* WHAT YOU WILL DO *
From the passage on school rules, copy out the section starting at "#6: No Cellphones" and ending at "more reasonable level?", word for word.

* SELECTED PASSAGE *
#7: No Hair Dyeing
What’s the most common response to any school rule rebuttal? Teachers follow the rules and therefore, you should too. The thing is, there are certainly more than a few teachers who dye their hair on a regular basis. According to an article in The Atlantic, 70% of American women use hair-coloring products, but even half that number nullifies any argument here. Just because a teacher would choose brown over blue, doesn’t make their case any different. What’s worse, compliance with this rule may result in cutting off the majority of your hair if informed after the fact.
#6: No Cellphones
Okay, so this rule requires a more nuanced look at it. Nonstop texting during class can in fact be rather distracting. But many among us have had our phones taken for simply being on during class. This means a faint vibration or ringtone may result in detention. The teacher has a duty to instill order in his or her classroom, but this rigidity is a bit over the top, especially considering they can be used as a learning tool. If a student’s phone usage gets in the way of that, action must be taken. But perhaps this rule should be dialed back a few notches to a more reasonable level?
#5: No Social Media on School Computers
A typical high school computer’s firewall is strong enough to keep a would-be Edward Snowden out of it. What’s more, Facebook, Twitter, and YouTube are typically not included in the greenlit sites. We don’t always have homework during free periods and study halls, begging the question, what better use of this time is there than brushing up on some WatchMojo content? But alas, social media likely won’t be showing up on school computers anytime soon… meaning precious data must be used to keep up to date on friends and family during school hours.

* GIVEN ENTRIES *
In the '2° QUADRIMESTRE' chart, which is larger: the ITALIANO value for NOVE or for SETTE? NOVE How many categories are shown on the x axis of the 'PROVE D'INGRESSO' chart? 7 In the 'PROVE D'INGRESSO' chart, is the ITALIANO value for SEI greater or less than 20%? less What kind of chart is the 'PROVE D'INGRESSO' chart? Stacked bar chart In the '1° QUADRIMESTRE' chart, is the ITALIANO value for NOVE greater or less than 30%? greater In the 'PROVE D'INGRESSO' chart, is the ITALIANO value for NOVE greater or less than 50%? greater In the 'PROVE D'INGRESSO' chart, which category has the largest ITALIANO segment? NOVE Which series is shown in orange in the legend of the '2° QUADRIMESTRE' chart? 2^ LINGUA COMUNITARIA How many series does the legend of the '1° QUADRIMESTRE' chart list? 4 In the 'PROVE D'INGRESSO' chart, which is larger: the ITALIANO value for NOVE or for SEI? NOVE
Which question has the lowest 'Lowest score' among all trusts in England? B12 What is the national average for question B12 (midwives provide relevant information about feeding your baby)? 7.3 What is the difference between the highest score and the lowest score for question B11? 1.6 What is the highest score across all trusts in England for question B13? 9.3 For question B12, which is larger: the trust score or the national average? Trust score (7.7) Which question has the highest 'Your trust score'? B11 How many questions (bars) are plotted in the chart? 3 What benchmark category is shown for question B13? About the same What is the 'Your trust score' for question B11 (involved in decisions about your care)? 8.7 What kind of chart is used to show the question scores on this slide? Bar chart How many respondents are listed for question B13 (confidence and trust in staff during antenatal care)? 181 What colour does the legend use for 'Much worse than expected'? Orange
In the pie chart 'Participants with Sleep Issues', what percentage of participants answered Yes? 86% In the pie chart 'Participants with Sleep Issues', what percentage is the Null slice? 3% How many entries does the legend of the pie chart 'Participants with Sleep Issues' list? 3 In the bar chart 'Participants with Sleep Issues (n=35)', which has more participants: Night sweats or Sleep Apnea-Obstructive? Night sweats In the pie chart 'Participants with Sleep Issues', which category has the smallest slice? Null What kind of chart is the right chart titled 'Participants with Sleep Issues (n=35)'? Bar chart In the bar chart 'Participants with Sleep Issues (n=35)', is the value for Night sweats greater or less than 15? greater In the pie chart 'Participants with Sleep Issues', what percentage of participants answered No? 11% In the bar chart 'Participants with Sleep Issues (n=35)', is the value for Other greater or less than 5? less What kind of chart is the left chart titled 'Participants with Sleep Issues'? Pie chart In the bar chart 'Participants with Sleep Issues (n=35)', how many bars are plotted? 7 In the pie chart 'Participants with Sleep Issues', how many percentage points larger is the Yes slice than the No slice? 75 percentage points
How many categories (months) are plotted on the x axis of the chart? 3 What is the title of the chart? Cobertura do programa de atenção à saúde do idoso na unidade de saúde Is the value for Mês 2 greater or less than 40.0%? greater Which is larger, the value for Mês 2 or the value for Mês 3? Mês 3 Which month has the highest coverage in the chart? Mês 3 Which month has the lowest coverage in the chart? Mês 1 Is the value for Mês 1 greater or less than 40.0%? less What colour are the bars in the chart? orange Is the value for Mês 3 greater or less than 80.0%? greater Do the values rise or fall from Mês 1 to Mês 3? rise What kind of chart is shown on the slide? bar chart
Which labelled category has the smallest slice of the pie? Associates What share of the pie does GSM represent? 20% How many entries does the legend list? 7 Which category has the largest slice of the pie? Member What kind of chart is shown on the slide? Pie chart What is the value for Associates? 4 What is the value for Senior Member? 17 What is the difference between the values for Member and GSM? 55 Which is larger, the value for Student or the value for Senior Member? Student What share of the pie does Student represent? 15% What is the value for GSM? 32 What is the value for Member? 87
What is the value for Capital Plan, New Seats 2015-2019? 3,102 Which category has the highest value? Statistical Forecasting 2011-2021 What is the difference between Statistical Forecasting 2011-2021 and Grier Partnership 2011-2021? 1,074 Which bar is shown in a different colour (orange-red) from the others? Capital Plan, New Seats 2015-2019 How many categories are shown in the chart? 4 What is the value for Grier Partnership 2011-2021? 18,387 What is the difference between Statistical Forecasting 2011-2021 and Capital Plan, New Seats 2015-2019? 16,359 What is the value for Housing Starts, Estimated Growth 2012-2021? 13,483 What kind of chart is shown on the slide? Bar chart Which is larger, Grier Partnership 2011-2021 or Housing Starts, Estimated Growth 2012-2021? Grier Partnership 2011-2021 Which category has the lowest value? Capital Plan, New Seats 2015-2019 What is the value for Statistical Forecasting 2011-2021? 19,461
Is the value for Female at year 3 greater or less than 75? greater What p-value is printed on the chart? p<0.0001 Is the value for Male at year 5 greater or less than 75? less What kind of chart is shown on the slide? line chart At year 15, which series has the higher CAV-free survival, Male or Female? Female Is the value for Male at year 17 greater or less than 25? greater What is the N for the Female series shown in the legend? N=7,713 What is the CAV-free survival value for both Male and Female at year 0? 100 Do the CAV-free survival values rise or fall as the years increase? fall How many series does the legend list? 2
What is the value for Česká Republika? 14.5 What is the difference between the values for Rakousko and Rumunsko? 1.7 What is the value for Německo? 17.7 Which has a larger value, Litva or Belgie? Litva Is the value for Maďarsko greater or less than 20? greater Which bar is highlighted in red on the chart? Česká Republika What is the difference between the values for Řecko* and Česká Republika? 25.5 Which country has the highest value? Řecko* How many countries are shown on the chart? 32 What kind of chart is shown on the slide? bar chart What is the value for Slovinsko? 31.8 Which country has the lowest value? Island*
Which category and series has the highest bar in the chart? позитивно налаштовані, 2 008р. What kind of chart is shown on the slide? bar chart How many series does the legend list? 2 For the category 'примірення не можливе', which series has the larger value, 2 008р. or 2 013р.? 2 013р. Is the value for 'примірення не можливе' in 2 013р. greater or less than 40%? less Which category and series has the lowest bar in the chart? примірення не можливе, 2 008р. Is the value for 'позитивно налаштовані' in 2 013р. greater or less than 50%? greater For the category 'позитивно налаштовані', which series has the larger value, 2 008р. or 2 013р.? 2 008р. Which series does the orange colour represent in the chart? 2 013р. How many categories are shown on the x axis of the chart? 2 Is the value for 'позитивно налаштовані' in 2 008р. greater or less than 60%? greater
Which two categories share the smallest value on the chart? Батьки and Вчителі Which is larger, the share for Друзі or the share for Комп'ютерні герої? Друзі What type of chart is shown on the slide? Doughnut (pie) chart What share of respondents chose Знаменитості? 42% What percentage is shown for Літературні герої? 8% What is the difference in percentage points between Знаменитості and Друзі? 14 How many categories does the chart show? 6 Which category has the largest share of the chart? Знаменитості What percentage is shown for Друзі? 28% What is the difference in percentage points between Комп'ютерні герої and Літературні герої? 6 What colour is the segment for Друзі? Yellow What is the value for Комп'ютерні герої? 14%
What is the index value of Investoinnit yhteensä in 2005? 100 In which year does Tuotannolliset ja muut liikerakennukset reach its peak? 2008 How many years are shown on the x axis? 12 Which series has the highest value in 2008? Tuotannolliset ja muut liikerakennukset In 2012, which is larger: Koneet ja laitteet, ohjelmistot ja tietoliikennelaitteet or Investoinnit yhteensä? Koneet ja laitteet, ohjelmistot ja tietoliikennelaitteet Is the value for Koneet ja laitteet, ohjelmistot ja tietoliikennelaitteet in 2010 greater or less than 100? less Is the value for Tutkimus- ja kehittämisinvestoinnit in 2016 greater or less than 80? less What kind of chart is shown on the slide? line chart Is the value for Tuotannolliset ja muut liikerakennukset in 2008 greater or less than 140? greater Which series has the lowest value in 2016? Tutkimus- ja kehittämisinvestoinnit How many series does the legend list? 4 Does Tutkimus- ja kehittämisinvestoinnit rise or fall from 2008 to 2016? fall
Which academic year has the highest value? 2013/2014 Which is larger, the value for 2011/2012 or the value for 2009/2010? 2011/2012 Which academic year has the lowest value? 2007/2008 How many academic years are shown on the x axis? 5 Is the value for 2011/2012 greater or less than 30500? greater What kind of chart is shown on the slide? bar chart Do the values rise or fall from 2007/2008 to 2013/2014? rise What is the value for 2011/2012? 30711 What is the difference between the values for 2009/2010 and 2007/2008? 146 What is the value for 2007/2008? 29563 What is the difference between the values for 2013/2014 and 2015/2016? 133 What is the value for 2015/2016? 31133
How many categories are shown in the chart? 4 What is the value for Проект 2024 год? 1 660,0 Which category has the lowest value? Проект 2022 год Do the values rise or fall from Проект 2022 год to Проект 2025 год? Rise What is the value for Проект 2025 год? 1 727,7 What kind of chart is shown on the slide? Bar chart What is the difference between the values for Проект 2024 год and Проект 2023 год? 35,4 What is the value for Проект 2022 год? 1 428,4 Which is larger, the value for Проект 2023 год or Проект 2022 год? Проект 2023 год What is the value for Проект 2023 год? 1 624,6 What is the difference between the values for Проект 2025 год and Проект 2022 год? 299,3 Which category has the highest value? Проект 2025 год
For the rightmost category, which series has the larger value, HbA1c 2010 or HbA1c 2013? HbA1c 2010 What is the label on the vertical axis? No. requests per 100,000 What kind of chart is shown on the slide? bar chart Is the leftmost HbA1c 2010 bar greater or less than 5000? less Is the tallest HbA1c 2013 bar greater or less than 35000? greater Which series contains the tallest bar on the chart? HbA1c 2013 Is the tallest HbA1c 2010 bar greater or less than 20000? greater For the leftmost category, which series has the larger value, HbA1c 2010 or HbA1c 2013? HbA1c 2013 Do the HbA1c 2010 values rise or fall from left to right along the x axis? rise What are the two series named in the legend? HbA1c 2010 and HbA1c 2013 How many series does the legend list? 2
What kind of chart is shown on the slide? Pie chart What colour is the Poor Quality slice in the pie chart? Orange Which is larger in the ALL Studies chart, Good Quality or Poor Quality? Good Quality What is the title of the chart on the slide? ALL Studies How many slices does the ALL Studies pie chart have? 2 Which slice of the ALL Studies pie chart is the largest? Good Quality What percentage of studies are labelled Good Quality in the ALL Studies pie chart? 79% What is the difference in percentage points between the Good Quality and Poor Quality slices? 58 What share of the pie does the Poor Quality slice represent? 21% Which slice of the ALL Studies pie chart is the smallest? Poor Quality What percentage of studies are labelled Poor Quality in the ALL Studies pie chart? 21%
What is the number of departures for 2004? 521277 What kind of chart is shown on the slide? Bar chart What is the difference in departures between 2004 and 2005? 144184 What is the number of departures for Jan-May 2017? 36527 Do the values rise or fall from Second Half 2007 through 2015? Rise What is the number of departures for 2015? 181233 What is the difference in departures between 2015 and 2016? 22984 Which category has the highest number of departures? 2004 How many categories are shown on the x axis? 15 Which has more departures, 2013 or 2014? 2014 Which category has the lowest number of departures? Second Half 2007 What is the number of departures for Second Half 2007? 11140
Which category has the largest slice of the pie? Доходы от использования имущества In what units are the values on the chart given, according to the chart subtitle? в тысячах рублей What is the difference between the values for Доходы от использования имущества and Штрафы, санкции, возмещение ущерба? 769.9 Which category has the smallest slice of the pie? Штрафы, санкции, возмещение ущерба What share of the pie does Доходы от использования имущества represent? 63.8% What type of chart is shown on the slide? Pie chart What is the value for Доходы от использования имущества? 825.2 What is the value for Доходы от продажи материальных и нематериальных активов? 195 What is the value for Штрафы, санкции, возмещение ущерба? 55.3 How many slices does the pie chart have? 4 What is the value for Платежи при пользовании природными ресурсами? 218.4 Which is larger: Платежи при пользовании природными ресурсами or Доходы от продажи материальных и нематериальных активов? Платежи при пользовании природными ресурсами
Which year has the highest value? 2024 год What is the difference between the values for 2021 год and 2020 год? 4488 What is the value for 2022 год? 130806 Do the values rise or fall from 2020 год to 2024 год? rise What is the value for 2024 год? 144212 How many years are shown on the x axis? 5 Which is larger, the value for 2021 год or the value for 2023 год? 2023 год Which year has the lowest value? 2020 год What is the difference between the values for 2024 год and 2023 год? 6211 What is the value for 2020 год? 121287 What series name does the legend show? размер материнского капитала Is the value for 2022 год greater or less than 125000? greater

* YOUR SOLUTION *
#6: No Cellphones
Okay, so this rule requires a more nuanced look at it. Nonstop texting during class can in fact be rather distracting. But many among us have had our phones taken for simply being on during class. This means a faint vibration or ringtone may result in detention. The teacher has a duty to instill order in his or her classroom, but this rigidity is a bit over the top, especially considering they can be used as a learning tool. If a student’s phone usage gets in the way of that, action must be taken. But perhaps this rule should be dialed back a few notches to a more reasonable level?